Copy out the material below word for word, starting at the line that contains "Is pixel 1023" and continuing through the end of the material.

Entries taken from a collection
········

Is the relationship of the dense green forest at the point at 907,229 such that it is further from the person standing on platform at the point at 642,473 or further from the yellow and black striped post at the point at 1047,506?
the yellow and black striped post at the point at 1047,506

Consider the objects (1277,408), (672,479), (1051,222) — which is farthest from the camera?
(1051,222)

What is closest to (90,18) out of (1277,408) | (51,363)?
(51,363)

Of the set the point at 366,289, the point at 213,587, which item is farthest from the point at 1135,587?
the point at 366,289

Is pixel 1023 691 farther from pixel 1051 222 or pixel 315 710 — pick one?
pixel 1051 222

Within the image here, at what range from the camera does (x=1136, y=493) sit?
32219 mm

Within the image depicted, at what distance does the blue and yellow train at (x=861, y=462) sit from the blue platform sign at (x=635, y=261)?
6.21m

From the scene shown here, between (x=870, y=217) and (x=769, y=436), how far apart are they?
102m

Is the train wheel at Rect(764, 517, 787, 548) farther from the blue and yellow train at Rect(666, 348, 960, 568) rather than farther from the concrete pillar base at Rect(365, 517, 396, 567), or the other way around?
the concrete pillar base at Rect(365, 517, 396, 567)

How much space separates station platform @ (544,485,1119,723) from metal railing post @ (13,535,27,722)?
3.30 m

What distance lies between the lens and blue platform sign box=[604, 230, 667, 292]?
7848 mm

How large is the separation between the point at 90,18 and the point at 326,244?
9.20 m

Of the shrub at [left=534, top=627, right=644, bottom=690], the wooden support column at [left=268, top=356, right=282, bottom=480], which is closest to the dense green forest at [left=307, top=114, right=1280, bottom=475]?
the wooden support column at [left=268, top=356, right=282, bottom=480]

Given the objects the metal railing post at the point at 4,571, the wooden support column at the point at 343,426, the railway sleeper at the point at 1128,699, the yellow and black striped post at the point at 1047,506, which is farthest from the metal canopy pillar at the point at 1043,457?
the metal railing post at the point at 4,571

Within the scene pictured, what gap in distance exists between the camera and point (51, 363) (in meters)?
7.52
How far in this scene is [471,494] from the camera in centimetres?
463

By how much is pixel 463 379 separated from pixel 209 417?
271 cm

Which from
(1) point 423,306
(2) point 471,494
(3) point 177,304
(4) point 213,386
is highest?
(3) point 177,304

········

*Result*.
Is pixel 1023 691 farther from pixel 1051 222 or pixel 315 710 — pick one?
pixel 1051 222

Within the image here, at what range from the camera does (x=1136, y=493) sit?
32219 mm

Within the image depicted, at what distance does the blue and yellow train at (x=861, y=462) sit from the blue platform sign at (x=635, y=261)?
6.21m

From the scene shown here, between (x=870, y=217) and (x=769, y=436), how far apart are they?
102m

Is the train wheel at Rect(764, 517, 787, 548) farther from the blue and yellow train at Rect(666, 348, 960, 568) rather than farther from the concrete pillar base at Rect(365, 517, 396, 567), or the other way around?
the concrete pillar base at Rect(365, 517, 396, 567)

How much space separates station platform @ (544,485,1119,723) from metal railing post @ (13,535,27,722)?
3.30 m

What distance lies between the lens and blue platform sign box=[604, 230, 667, 292]?
7848 mm

How large is the separation between the point at 90,18 and the point at 326,244?
9.20 m

Of the shrub at [left=534, top=627, right=644, bottom=690], the wooden support column at [left=268, top=356, right=282, bottom=480], which is closest to the dense green forest at [left=307, top=114, right=1280, bottom=475]?
the wooden support column at [left=268, top=356, right=282, bottom=480]

Given the objects the metal railing post at the point at 4,571, the wooden support column at the point at 343,426, the railway sleeper at the point at 1128,699, the yellow and black striped post at the point at 1047,506, which is farthest from the metal canopy pillar at the point at 1043,457?
the metal railing post at the point at 4,571

Within the scene pictured, what gap in distance exists between the camera and point (51, 363) (in meters)?
7.52
How far in this scene is [471,494] from the camera in centimetres?
463

By how much is pixel 463 379 separated from pixel 209 417?
271 cm

Which from
(1) point 423,306
(2) point 471,494
(3) point 177,304
(4) point 213,386
is highest?
(3) point 177,304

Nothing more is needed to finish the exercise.